Bartku, za nami „Kinochłon na horyzoncie”, replika jednego z najbardziej prestiżowych i wartościowych festiwali Nowe Horyzonty. Był to debiut DKF „Kinochłona” w tej festiwalowej, szczególnej materii.Emocji zapewne nie brakowało.
-No, tak znasz mnie więc wiesz, że przed każdym takim większym wydarzeniem bardzo się przejmuję i jestem wobec siebie bardzo krytyczny. Obawiam się czy wszystko wypadnie dobrze i tak dalej. Tak też było przed organizacją tej repliki, chociaż od początku widziałem ogromny potencjał w tym przedsięwzięciu. Teraz, gdy mogę na to spojrzeć z dystansem uważam, że ta inicjatywa nam się udała. Choć oczywiście już po pierwszym dniu pojawiły się pierwsze wnioski co by można było zrobić lepiej, co poprawić itd., niemniej jednak jestem bardzo zadowolony, tym bardziej że odzew naszych widzów był również bardzo pozytywny.

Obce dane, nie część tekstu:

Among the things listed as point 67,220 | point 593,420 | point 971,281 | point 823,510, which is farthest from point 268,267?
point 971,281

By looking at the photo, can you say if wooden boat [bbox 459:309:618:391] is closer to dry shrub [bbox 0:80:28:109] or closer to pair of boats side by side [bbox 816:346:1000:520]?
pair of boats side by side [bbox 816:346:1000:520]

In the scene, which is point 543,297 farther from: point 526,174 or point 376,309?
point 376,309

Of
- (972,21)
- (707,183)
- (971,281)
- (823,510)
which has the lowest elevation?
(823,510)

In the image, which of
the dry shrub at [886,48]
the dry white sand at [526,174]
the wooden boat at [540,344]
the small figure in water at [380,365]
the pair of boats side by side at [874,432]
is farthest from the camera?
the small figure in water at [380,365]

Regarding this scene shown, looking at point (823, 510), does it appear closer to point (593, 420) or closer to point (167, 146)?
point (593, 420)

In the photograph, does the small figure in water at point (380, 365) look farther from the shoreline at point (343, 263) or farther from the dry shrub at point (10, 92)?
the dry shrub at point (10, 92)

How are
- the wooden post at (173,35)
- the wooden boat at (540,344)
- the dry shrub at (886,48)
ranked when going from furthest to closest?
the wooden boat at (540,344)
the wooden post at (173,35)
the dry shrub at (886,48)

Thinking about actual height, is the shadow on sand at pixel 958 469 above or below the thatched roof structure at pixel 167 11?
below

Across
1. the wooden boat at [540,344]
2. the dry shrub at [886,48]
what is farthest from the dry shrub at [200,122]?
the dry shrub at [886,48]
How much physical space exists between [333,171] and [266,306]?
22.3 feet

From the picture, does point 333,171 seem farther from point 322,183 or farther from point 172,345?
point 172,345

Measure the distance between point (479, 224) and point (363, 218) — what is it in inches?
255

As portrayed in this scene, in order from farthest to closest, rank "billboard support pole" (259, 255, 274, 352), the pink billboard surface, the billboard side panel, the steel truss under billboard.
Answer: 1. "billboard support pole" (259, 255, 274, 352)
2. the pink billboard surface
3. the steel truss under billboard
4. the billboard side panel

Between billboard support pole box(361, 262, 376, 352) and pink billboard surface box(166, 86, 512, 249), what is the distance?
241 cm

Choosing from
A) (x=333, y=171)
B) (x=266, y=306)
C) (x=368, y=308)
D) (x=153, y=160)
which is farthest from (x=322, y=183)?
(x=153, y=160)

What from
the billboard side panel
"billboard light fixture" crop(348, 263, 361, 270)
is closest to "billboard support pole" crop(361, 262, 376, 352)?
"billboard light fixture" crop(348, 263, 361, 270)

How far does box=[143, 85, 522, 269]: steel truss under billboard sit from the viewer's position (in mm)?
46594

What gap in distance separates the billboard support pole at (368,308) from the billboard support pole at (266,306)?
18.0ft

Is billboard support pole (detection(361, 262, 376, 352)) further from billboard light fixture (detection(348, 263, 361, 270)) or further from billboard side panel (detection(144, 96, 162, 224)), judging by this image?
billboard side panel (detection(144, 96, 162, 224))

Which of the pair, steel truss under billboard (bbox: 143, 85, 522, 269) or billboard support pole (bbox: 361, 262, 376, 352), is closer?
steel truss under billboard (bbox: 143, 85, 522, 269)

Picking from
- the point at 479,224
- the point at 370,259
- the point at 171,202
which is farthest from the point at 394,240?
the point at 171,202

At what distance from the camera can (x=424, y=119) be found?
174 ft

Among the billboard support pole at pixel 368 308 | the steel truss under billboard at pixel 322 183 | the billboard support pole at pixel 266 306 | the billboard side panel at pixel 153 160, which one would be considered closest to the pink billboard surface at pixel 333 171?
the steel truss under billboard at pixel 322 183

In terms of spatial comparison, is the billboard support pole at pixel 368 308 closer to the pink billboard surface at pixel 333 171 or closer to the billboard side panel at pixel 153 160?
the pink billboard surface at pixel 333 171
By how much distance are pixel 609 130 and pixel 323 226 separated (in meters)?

Nie tylko nasi widzowie byli zadowoleni, rozmawiałam z Marcinem Pieńkowskim, dyrektorem artystycznym festiwalu Nowe Horyzonty, który również bardzo pozytywnie wyrażał się na temat repliki.
-Tak.Rzeczywiście Marcin, który był naszym gościem przez trzy dni trwania festiwalu, bardzo chwalił organizację naszego wydarzenia. Gratulował nie tylko wyboru filmów, ale także wydarzeń towarzyszących naszej replice, czyli wystawy fotografii Radka Nowackiego, mini toreb na kulturę, czy specjalnych potraw w Ogródku pod Jabłoniami, zainspirowanych filmami z naszego festiwalu. Podsumowując naszą imprezę, jestem bardzo zadowolony z organizacji, ale przede wszystkim z naszych widzów, którzy nas nie zawiedli. Z pewnością za rok odbędzie się kolejna edycja naszej repliki i postaramy się poprawić co trzeba i zadbać o to, żeby nasi widzowie byli usatysfakcjonowani. Zadbamy też o dobry wybór filmów.